The Covid 19 virus has been with us since late 2019 but only spread into a pandemic in early 2020. That is just seven months ago. Since then there have been thousands of periodical articles, news reports, editorials, reports, commentaries, blogs and all other matter of text documents dealing with the virus, its spread and how to contain it. Text mining and content analysis is a useful tool in exploring these documents to see how our thinking and processes have evolved over time, what we got right and what we got wrong.
In their recently published paper (Mora, Kummithab, Espositoc, 2020) examine how governments and public health agencies virtually the world have used information and liaison technologies (ICTs) to snift and tenancy the spread of the virus and how do sociomaterial arrangements moderate the effectiveness of the technological solutions unexplored by public authorities to tenancy the Covid-19 pandemic. The wordplay to this question is important considering while technology may be very useful its effectiveness can depend on how it is deployed and who deploys it.
Using keyword and combination keyword searches. (and, or) of they produced 2,187 pertinent documents published between January and April, 2020. They were worldly-wise to identify 39 technological solutions. The documents were cleaned to ensure the keywords were contained in the soul of the documents and not in headlines or references. The authors were left with 515 documents for text mining.
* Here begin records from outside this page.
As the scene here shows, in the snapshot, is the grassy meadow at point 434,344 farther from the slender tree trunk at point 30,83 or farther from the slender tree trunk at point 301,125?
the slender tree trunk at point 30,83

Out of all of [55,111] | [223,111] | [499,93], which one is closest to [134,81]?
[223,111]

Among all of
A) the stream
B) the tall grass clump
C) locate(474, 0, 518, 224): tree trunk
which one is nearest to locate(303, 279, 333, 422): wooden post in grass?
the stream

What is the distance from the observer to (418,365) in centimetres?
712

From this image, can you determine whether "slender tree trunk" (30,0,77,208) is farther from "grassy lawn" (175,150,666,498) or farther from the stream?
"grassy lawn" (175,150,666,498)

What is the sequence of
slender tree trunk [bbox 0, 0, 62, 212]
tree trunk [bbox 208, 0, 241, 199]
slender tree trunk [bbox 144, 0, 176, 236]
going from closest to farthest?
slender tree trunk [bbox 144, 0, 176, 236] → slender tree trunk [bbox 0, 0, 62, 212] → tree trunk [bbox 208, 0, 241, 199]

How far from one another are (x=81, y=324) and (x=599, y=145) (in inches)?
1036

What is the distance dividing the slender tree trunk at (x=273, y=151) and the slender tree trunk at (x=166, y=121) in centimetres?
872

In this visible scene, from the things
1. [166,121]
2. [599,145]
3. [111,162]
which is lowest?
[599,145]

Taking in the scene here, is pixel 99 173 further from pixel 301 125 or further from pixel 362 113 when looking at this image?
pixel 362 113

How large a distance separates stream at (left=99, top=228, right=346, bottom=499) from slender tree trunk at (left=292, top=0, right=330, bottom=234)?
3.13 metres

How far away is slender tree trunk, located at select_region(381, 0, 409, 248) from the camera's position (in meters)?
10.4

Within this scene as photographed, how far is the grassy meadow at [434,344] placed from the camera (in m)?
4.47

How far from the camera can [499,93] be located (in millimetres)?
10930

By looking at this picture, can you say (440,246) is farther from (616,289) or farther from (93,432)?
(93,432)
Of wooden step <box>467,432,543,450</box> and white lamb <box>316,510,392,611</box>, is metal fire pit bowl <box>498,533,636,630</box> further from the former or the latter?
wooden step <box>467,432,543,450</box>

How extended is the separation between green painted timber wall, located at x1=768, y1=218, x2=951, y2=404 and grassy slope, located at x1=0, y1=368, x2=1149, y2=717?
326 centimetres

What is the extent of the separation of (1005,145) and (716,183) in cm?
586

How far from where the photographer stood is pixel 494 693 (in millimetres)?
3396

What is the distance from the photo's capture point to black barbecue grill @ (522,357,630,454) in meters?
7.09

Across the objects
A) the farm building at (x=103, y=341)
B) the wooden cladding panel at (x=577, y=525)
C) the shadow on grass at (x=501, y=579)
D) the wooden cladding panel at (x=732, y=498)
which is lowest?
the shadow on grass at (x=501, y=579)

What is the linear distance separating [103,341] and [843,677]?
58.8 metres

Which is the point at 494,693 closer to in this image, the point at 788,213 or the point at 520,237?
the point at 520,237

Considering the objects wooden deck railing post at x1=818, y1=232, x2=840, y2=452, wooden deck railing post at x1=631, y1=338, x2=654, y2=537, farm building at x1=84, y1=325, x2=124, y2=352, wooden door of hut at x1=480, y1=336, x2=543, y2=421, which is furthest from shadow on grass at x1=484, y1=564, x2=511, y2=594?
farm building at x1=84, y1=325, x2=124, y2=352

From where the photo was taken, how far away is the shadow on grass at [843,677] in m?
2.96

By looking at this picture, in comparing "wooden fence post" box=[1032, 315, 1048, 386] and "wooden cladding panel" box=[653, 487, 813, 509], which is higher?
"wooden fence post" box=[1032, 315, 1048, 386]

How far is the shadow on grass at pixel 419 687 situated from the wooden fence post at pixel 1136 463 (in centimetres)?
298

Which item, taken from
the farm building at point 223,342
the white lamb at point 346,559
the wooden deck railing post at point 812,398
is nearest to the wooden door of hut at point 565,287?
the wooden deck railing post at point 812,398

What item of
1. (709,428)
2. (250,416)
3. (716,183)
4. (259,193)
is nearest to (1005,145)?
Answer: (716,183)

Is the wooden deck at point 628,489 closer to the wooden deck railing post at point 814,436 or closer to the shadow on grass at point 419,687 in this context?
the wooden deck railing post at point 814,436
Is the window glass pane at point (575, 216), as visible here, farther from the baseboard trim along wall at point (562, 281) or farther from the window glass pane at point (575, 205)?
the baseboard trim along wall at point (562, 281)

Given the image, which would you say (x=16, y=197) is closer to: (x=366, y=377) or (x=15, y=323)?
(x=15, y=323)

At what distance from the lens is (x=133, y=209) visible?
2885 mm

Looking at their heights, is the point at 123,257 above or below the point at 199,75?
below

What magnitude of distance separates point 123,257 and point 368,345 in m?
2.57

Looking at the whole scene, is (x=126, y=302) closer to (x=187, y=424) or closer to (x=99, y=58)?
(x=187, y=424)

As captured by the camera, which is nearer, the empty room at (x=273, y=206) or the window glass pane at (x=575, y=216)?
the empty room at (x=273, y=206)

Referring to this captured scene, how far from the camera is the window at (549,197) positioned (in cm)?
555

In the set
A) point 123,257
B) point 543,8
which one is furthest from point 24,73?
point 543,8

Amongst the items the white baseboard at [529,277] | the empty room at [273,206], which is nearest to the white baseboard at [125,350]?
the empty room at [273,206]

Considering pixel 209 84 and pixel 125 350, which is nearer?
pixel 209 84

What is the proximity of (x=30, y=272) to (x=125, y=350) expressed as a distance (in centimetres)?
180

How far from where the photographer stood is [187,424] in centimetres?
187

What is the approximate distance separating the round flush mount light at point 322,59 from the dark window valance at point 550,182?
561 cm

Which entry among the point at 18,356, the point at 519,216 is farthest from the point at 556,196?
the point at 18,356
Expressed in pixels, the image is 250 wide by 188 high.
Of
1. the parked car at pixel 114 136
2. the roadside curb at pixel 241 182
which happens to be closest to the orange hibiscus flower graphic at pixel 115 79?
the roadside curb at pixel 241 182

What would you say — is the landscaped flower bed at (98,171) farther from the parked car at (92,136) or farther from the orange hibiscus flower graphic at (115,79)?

“In order to wield text mining techniques based on co-occurrence data, the source documents were transformed in Rich Text Format (RTF) files. The RTF files were then processed with the content wringer software WordStat (Version 8.0.21). WordStat transformed the source documents into high-dimensional sets of unstructured textual data and made it possible to semi-automatize both data cleaning and data processing. Through the data cleaning process, 7 the dimensionality of the dataset was reduced while preserving quality information. This process consisted in the removal of unnecessary textual information whose presence would have generated noise. In the specimen of wonk literature, for example, the footers, headers, and details well-nigh the authors and their institutions were filtered out. Given their little semantic value, stop words were moreover removed by relying on WordStat dictionaries. In addition, misspellings were corrected, and variant forms of the same word were lemmatized. Following the data cleaning phase, 13,894 textual items were extracted, which include 5,917 words and 7,977 phrases. Phrases are conceptual units well-balanced of minimum two and maximum four words. After stuff extracted, WordStat was tasked with measuring the strength of undertone between each couple of words and phrases by gingerly their intra-document co-occurrence. The co-occurrence data was then normalized. In structuring with research by Eck and Waltman (2009), to normalize the data, the probabilistic unification alphabetize Undertone Strength was preferred to set-theoretic measures.” P. 6-7
The authors identified various ICTs used to snift and gainsay the spread of Covid 19 and the relative effectiveness of the technology and how it was used based on the misogynist literature. As we know now some was were increasingly constructive than others. The guidelines on how and when to use methods such as temperature sensing devices, contact tracing, testing and other tactics are stuff continually updated as we learn increasingly well-nigh the virus and how it spreads. You can read the well-constructed article online.
References
Mora, L., Kummitha, R. K. R., & Esposito, G. (2020). Digital technology deployment and pandemic control: how sociomaterial arrangements and technological determinism undermine virus containment measures. Available at SSRN 3612338.